As the techniques for the miniaturization of semiconductor devices have recently been advanced and as the semiconductor devices have increasingly been manufactured so as to have three-dimensional structures, it has increasingly been needed to form a silicide film on the bottom and/or side walls of trench and hole patterns, which have been formed on a substrate and there has also been an increasing demand for the development of a technique which can ensure the achievement of high coverage characteristics (the step coverage) with respect to these bottom and/or side walls of the trench and hole patterns.
As a metallic material used for forming such a silicide film, there have in general been used, for instance, Ti, Co and Ni. In this respect, the sputtering technique has conventionally been used for the deposition of films of these metals, but this technique has been found to be insufficient in the coverage characteristics of such films used for covering the bottom and/or side walls of the trench and hole patterns with the recent progress of the miniaturization technology and accordingly, it would be difficult for this technique to cope with the foregoing situations.
For this reason, there has been developed a CVD technique in which a film is formed while a metal compound is introduced into a film-forming system after the compound is converted into its gaseous state. Nevertheless, this CVD technique suffers from a variety of problems as will be described below, since an organometal compound is used as a metal-containing gaseous precursor in this CVD technique: A large quantity of impurities such as C, N and O are incorporated into the resulting film; even if subjecting the film to a heat treatment for the conversion thereof into a silicide, the silicide-forming reaction is inhibited by the action of these impurities; and it is thus quite difficult to form a silicide film from the metal film prepared according to this CVD technique as compared with the metal film prepared according to the conventional sputtering technique.
In this respect, a silicide film can be formed simply by the film-forming step according to the CVD technique at a high temperature (for instance, 500° C.) which permits the direct preparation of a silicide film, but it would be quite difficult for this CVD technique to form an excellent silicide interface required for the semiconductor device or the like. For instance, a problem arises such that. in the case of Ni, the NiSi film can form a good interface having a low resistance, but an NiSi2 film is formed when the film-forming step is carried out at a high temperature and any flat interface having a low resistance cannot be formed. In addition, in such a film-forming step at a high temperature, further problems arise such that although the film-forming rate is increased, the rate may be limited to undesirable level since the flow rate of the precursor serves as a rate-determining step and the coverage characteristics of the film are deteriorated.

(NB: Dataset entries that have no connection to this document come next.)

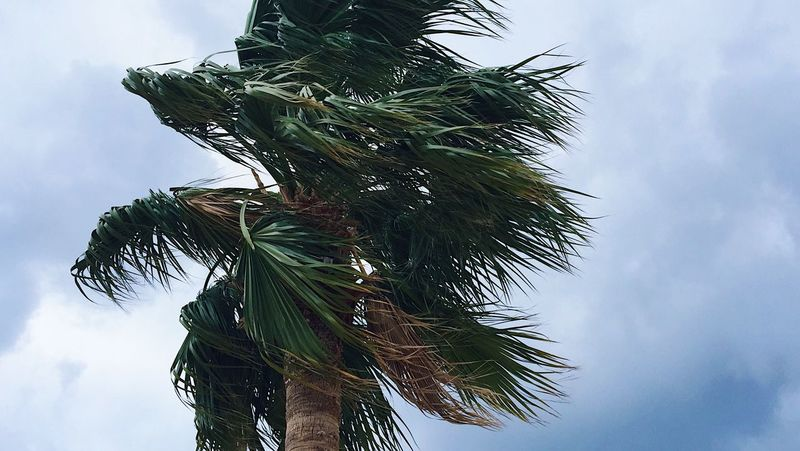 A palm and windy weather Beautiful Blog Day Green Holiday Marmaris Nature Nature Nature_collection No People Palm Palm Tree Palm Tree Palms Sky Spring Tourism Tourist Travel Travel Blog Travel Destinations Tree Tree Turkey Vacation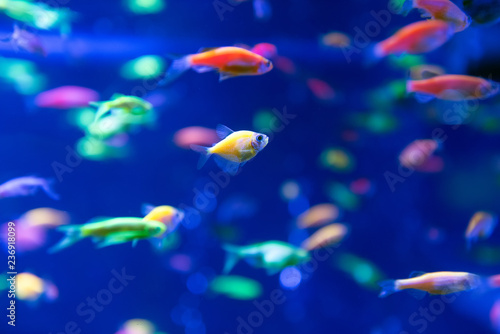 фотографія  Underwater world fish Aquarium
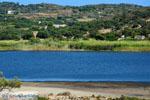 JustGreece.com Chivadolimni Milos | Cycladen Griekenland | Foto 14 - Foto van De Griekse Gids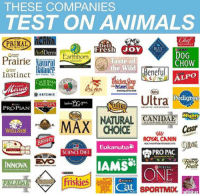 beneful: THESE COMPANIES  TEST ON ANIMALS  PRIMAL  Deli  Fresh JOYBLUERUTIN  voDerm  DOG  CHOW  Earthborn  Prairie Naiuril  Taste of  the Wild  nr  Beneful  ALPO  FORNIA  OARTEMIS  Pedigree  dp Ultra  PROPIAN  NTRAL ANA  NATURAL  RAND  ultt  Migho  PI  Cesar  3E  ROYAL CANIN  BRAVO  SCIENCE DIET  PRO PAC  AMS  INNOVA  EVO  ICy  east  THE ANGESTRAL  HE ANCESTRAL  ONE  PURINA  PURINA  SPORTMX whisk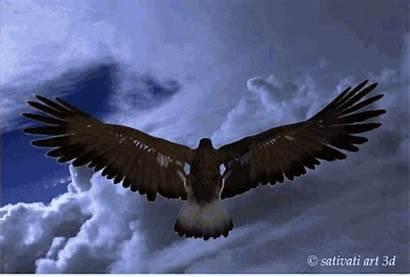 Eagle Flying Gifs Tenor Media1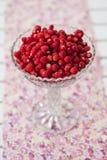 Bol de fraisiers communs Images stock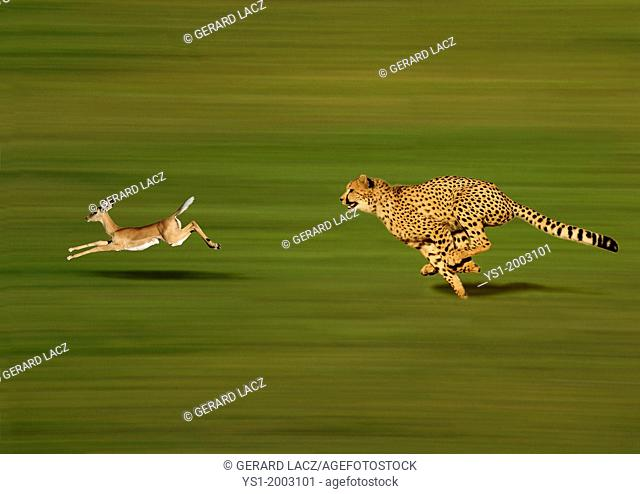 CHEETAH acinonyx jubatus, Adult hunting a Thomson's Gazelle, gazella thomsoni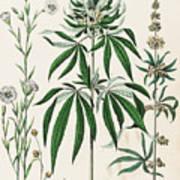 Cannabis Plant Illustration 1853 Art Print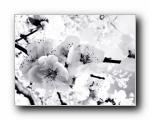 精美高清植物花卉壁纸 (多分辨(共3009次)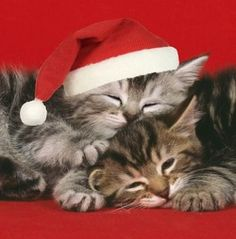 A photo of kittens sleeping. Merry Christmas Dog, Christmas Kitten, Christmas Animals, Christmas Hats, Christmas Dresses, Merry Xmas, Christmas Time, Kittens And Puppies, Cute Kittens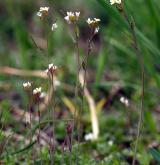 huseníček rolní <i>(Arabidopsis thaliana)</i> / Habitus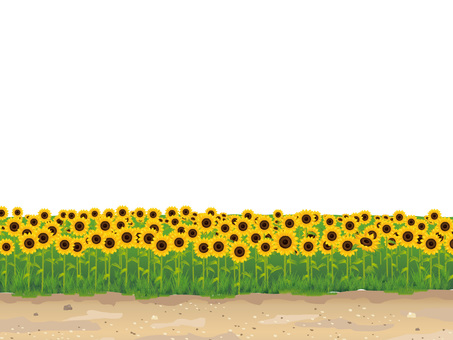 (RGB) Summer Sunflower Field and Momentary Background 02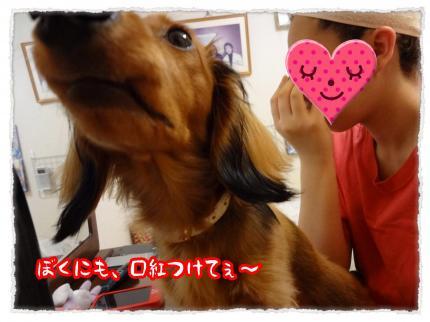 2012_3_24_1_convert_20120324233404.jpg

Moreover, when a semiconductor device is manufactured, a hydrogen-annealing treatment has been carried out (see, for instance, Patent Document 1 specified below) for the purposes of, for instance, the removal of the oxygen present in a conductive metal film, the removal of the impurities present in a conductive metal film (such as a Cu film) to thus improve the electrical characteristics of the metal film, and the improvement of the adhesion of the primary film to a Cu film.